I grabbed my jacket and walked out the door.
Not toward the rink.
Toward the hotel.
The hallway smelled like industrial carpet shampoo and burnt toast. I stood outside Adrian's door for forty-five seconds before knocking.
Footsteps. A pause. Then the door swung open and—
Adrian looked like someone had disassembled him overnight and couldn't find the instructions to put him back together.
The circles under his eyes had graduated from shadows to bruises—purple-gray. His hair stood out in four different directions. He wore yesterday's shirt, wrinkled, with the top twobuttons still undone from when I'd worked them open twelve hours ago.
"Pickle. I thought you'd be at the rink."
"Game's not for eight hours." He gripped the door frame as if it were the only thing keeping him upright. "You look terrible. In a concerning way, not a hot way." I paused. "Still kind of a hot way. You're annoyingly attractive even when you look like insomnia's punching bag, but I'm mostly concerned."
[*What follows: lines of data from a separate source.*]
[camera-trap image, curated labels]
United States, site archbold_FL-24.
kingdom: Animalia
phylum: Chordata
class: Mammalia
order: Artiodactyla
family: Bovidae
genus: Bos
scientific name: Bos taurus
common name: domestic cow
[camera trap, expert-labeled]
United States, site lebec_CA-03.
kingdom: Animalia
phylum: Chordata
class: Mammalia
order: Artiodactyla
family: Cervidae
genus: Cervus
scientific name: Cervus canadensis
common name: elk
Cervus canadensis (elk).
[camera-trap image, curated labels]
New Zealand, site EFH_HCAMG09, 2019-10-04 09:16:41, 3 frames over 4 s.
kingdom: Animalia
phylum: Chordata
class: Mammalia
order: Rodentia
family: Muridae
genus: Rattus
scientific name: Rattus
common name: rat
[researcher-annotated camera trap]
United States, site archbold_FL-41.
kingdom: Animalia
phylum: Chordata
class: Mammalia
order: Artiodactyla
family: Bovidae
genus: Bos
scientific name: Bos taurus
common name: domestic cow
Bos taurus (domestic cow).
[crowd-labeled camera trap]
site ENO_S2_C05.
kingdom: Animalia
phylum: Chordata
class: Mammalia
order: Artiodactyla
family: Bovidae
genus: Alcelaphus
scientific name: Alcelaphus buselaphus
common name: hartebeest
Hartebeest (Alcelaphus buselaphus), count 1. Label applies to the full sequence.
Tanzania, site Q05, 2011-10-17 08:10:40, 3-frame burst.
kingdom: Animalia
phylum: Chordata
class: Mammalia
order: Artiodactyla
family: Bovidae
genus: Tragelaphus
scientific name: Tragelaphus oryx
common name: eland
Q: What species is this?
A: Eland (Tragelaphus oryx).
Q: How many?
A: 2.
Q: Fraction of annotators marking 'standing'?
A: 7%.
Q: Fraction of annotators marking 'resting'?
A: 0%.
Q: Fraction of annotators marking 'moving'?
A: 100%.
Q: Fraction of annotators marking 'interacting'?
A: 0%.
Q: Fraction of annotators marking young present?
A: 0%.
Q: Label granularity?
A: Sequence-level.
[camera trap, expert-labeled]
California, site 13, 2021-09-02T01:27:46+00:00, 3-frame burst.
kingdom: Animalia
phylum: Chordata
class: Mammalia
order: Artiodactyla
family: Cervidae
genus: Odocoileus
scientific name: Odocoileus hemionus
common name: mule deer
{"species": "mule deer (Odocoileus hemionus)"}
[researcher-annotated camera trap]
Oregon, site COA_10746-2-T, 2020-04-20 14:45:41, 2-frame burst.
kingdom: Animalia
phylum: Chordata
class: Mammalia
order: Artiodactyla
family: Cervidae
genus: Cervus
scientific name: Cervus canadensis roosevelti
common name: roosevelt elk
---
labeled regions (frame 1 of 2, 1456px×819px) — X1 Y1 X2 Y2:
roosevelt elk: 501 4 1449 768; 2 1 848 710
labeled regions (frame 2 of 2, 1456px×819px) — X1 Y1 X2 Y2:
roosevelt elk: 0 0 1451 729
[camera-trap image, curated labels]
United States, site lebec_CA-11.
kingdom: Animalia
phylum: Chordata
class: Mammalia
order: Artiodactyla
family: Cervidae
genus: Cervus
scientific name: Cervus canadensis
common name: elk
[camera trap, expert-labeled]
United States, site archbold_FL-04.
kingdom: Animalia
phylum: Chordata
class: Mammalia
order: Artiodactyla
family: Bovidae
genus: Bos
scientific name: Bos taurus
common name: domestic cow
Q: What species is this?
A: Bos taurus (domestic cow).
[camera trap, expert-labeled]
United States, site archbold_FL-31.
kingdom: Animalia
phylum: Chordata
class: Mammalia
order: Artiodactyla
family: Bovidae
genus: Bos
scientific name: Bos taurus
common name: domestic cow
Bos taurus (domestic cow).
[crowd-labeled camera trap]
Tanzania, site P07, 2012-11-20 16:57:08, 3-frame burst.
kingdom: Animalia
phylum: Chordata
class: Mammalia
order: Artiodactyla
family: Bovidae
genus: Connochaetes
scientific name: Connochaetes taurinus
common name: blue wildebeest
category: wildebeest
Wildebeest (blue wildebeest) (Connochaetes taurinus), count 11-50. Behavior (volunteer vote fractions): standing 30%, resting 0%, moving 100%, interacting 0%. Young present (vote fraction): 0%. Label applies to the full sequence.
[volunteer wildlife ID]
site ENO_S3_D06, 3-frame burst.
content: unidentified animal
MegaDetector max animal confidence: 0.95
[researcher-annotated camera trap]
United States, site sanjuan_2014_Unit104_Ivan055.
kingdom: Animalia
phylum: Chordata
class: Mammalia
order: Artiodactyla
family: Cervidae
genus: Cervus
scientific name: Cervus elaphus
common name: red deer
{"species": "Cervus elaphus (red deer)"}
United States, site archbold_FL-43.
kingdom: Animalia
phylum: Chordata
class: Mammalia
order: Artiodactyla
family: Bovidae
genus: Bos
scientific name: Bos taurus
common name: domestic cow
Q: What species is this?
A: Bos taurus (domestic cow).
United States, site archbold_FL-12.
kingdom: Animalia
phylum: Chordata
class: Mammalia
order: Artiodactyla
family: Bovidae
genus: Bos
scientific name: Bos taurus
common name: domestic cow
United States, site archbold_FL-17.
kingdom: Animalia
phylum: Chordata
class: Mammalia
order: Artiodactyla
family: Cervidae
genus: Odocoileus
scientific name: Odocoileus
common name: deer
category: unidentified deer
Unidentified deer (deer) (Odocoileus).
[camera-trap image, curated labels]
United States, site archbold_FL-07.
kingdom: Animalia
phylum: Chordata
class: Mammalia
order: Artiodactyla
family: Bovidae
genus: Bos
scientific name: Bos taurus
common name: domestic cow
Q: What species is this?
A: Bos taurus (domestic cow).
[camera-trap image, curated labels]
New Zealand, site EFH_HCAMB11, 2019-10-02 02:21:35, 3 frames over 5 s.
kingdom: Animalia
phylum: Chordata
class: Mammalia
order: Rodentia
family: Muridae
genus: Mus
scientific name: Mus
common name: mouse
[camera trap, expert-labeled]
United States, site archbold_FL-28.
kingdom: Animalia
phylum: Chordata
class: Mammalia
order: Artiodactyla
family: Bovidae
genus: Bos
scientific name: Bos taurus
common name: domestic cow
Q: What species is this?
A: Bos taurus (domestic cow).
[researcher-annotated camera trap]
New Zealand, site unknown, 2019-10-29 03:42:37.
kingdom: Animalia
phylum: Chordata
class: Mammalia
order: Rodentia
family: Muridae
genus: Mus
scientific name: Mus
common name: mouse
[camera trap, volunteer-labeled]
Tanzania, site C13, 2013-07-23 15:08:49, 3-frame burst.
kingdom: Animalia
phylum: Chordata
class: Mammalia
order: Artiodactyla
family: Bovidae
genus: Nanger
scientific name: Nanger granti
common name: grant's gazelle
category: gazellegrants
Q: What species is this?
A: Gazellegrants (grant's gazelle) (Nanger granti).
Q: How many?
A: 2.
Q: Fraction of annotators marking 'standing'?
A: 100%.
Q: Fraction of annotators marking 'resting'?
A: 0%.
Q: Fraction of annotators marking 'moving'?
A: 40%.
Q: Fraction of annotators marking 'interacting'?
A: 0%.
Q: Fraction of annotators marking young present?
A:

A smile died before it got to his mouth.
"Come in."
The room was worse than Adrian.
A laptop was open on the desk with the screen dark. Papers were scattered across the unmade bed. Clustered near the mini-fridge was a pile of coffee cups. I counted because I had to.
Five.
"Work stuff?" I asked.
"The network." He ran a hand through his destroyed hair, the gesture too jerky, like his body had forgotten how to be casual. "I've been on calls since four-thirty. Time zones. It's complicated."